Nyanja is a language of the Bantu language family widely spoken in south-central Africa. Nyanja is one of the two official national languages of the Republic of Malawi, the other being English, and as Nyanja is one of the seven official tribal languages of Zambia, where it is spoken mostly in the Eastern Province. It is also spoken in Mozambique, especially in the provinces of Tete and Niassa, as well as in Zimbabwe where, according to some estimates, it ranks as the third most widely used local language, after Shona? and Ndebele.
The verb consists of a stem which normally doesn't change, and a pronoun-prefix which varies with the subject.
- Infinitives all start with "ku-"; for example, "to eat" is "kudya, and "to go" is kupita.
- Multisyllabic verbs in Nyanja are modified in tense, number, person, and form by prefixes, infixes, and/or suffixes.
- "I will go" is ndizapita: "ndi-" is the first person singular, "-za-" is the (future) tense, and "-pita" is go, as before.

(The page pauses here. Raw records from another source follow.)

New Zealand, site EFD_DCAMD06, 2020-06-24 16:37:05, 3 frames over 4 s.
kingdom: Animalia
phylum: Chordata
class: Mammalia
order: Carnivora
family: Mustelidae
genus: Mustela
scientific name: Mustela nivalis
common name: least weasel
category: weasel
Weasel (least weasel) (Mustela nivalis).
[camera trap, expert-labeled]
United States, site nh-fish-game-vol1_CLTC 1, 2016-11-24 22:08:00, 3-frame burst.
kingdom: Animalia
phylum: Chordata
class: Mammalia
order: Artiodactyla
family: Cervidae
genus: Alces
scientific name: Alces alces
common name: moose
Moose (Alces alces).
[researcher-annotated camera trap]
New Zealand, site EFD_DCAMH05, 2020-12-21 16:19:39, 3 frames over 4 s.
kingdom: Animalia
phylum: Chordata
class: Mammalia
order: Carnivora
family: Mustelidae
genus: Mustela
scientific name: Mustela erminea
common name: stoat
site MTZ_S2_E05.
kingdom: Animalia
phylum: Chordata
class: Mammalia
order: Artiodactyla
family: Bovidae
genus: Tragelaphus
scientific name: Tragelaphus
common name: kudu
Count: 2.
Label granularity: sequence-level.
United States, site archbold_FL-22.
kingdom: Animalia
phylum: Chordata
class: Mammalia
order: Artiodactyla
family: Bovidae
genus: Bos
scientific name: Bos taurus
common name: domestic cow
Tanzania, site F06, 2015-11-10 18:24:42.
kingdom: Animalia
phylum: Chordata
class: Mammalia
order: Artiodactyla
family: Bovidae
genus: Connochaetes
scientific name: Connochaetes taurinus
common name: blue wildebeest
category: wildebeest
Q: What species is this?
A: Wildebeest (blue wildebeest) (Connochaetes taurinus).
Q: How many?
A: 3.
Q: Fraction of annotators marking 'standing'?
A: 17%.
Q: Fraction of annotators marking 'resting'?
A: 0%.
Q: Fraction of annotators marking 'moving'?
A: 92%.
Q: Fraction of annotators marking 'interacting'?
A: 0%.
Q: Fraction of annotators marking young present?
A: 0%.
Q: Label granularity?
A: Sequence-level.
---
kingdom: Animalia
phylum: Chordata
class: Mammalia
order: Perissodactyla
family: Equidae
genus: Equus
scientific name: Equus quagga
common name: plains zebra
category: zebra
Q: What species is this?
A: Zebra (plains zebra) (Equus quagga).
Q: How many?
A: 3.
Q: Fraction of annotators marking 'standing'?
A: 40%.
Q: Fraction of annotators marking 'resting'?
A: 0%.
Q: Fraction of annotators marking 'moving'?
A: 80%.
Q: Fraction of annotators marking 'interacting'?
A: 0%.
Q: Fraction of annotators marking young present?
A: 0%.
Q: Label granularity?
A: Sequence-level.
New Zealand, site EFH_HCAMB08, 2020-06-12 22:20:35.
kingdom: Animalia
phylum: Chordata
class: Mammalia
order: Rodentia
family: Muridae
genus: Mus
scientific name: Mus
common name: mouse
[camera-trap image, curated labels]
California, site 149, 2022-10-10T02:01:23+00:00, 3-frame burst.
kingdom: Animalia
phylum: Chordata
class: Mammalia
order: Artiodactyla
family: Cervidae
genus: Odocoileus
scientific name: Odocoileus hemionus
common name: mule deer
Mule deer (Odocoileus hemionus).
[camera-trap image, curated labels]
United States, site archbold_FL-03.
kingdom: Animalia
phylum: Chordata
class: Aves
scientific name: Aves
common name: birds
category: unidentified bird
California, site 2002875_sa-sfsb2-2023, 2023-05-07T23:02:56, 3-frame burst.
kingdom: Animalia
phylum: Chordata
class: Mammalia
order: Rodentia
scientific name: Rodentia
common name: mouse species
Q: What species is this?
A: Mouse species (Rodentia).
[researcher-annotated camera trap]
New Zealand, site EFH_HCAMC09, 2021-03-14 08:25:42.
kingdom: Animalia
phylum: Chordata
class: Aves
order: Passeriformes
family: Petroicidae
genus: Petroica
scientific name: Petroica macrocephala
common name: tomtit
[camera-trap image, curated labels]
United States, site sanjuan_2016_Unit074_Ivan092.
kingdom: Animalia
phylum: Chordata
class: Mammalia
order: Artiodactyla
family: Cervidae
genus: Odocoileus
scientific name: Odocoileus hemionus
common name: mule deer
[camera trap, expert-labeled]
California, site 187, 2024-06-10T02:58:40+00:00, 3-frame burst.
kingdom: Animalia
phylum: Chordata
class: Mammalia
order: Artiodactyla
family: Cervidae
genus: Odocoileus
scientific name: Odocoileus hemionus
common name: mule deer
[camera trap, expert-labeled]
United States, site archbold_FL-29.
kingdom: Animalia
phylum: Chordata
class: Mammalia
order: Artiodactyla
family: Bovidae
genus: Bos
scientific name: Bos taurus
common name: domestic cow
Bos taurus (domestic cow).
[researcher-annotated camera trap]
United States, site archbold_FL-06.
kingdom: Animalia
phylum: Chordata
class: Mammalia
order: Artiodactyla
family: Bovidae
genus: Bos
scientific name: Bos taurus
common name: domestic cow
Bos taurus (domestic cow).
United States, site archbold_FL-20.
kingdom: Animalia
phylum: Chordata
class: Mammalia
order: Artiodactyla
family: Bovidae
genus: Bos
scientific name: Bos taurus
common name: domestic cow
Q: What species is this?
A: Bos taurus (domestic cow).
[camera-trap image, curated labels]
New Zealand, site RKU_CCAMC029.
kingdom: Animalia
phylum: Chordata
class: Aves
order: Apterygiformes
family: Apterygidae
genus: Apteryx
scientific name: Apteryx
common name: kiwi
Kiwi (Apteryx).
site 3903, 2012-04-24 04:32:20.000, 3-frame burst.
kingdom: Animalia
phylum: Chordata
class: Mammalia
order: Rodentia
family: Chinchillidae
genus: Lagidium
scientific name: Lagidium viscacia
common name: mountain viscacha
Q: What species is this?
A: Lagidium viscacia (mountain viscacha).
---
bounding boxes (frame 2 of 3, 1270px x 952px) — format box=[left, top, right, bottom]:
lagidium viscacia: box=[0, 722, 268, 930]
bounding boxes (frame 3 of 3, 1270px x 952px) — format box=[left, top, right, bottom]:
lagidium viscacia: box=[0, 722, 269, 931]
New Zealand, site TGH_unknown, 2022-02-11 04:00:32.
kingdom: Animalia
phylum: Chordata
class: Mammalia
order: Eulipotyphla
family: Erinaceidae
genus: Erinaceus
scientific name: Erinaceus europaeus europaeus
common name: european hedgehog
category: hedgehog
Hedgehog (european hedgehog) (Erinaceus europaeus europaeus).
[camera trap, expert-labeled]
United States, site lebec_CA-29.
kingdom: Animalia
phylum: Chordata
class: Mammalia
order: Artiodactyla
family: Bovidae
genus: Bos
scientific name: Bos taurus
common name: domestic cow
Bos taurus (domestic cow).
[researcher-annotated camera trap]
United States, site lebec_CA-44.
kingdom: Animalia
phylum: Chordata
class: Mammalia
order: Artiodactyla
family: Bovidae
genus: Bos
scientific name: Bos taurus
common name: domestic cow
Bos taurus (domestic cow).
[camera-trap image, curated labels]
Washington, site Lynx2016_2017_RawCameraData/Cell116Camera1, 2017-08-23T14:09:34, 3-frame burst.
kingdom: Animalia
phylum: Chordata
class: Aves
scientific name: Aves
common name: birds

- The negative form of verbs is formed by "si-" or "sa-"; "I will not go" is sindizapita.
- Rude imperatives are easy: the verb root will suffice. For example, Pita! will send a person off.
- Adding the suffix "-ni" makes the command more polite, and the additional addition of "-ko" makes it particularly polite. Pitaniko -- "please go, please" -- might be used when pleading with a chief to go to an important meeting.